Purpose: A cholesterol-free liposome formulation formed from mixtures of egg phosphatidylcholine (ePC) and poly (ethylene glycol) conjugated distearoylphosphatidylethanolamine (DSPE-PEG 2000) was optimized and evaluated for delivery of a novel anti-cancer agent ML220 (2-(5-bromo-1H-indol-3-yl)-1H-phenanthro [9,10-d] imidazole).

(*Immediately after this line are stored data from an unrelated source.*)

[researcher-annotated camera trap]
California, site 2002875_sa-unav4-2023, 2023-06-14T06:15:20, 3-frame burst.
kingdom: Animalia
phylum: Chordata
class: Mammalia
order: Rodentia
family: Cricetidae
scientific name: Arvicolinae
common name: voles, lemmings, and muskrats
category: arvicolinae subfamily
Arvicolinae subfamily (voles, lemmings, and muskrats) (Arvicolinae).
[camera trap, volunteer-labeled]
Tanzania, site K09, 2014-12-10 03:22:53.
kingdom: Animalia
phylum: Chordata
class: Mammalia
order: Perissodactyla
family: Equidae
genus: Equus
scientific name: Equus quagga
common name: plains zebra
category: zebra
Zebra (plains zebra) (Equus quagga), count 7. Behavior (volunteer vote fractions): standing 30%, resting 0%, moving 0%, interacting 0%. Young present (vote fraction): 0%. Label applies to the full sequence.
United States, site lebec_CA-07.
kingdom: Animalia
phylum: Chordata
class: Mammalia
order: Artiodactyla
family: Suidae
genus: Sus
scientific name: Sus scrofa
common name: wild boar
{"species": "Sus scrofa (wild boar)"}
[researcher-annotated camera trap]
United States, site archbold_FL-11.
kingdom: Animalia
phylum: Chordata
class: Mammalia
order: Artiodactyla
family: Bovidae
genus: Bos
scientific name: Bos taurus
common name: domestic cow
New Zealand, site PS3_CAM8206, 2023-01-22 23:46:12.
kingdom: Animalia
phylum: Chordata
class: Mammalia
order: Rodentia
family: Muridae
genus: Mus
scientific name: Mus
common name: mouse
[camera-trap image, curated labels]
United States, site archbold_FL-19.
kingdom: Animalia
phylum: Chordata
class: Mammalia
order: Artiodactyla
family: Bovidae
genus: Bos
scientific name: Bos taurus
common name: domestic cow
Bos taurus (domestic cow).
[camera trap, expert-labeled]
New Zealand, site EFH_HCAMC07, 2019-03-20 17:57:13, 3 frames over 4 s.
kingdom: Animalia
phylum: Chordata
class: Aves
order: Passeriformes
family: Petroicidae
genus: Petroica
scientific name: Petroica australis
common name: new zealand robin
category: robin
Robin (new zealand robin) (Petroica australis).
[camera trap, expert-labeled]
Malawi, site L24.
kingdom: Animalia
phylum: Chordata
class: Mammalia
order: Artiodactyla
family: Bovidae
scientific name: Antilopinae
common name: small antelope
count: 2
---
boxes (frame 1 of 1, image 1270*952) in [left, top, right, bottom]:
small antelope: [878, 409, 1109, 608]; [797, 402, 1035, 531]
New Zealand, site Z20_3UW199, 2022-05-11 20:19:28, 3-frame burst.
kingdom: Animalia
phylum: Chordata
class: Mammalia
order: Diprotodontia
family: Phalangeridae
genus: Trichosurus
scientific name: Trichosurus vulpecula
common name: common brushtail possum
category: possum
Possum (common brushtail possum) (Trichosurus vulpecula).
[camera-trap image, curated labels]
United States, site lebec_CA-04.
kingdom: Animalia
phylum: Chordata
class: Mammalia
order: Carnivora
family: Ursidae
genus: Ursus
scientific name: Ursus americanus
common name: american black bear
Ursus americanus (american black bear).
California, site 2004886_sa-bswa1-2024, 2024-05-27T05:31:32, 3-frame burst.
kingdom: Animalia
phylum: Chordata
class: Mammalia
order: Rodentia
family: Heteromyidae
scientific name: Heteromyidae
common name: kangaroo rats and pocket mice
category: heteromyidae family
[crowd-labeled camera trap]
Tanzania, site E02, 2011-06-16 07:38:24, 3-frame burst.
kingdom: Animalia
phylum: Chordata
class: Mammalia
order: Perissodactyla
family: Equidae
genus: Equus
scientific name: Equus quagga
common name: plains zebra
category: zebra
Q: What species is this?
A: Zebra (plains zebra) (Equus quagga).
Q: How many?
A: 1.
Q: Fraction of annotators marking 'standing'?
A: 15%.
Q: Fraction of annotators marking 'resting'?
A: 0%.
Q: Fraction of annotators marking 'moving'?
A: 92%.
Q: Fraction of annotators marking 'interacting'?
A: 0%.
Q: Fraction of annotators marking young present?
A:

Results and discussion: ML220 is highly lipophilic with a water solubility of 0.14 mug/ml and calculated log P of 5.69. The ML220-loaded liposomes had a unimodal size-distribution and a mean diameter of 89 nm. The drug to lipid ratio in the formulation was 1:3.5 (mol:mol) and the drug loading efficiency was 83% providing a more than 50,000-fold increase in the water solubility of ML220. The formulation was demonstrated to be stable in vitro at 37 degrees C for over 2 weeks with a delayed drug release profile. Evaluation of the subacute toxicity of the liposome formulated drug in C3H mice revealed no overt signs of toxicity. Also, a biexponential drug plasma concentration pattern was found upon evaluation of the pharmacokinetics in Balb/C mice. The in vivo evaluation of the anti-cancer activity in a human colon HT29 carcinoma model revealed a significant delay in tumor growth.
Conclusion: Overall, the ePC/DSPE-PEG liposomes were demonstrated to be a suitable delivery system for ML220. These studies also highlight the potential of cholesterol-free liposomes as a formulation strategy for highly lipophilic drugs.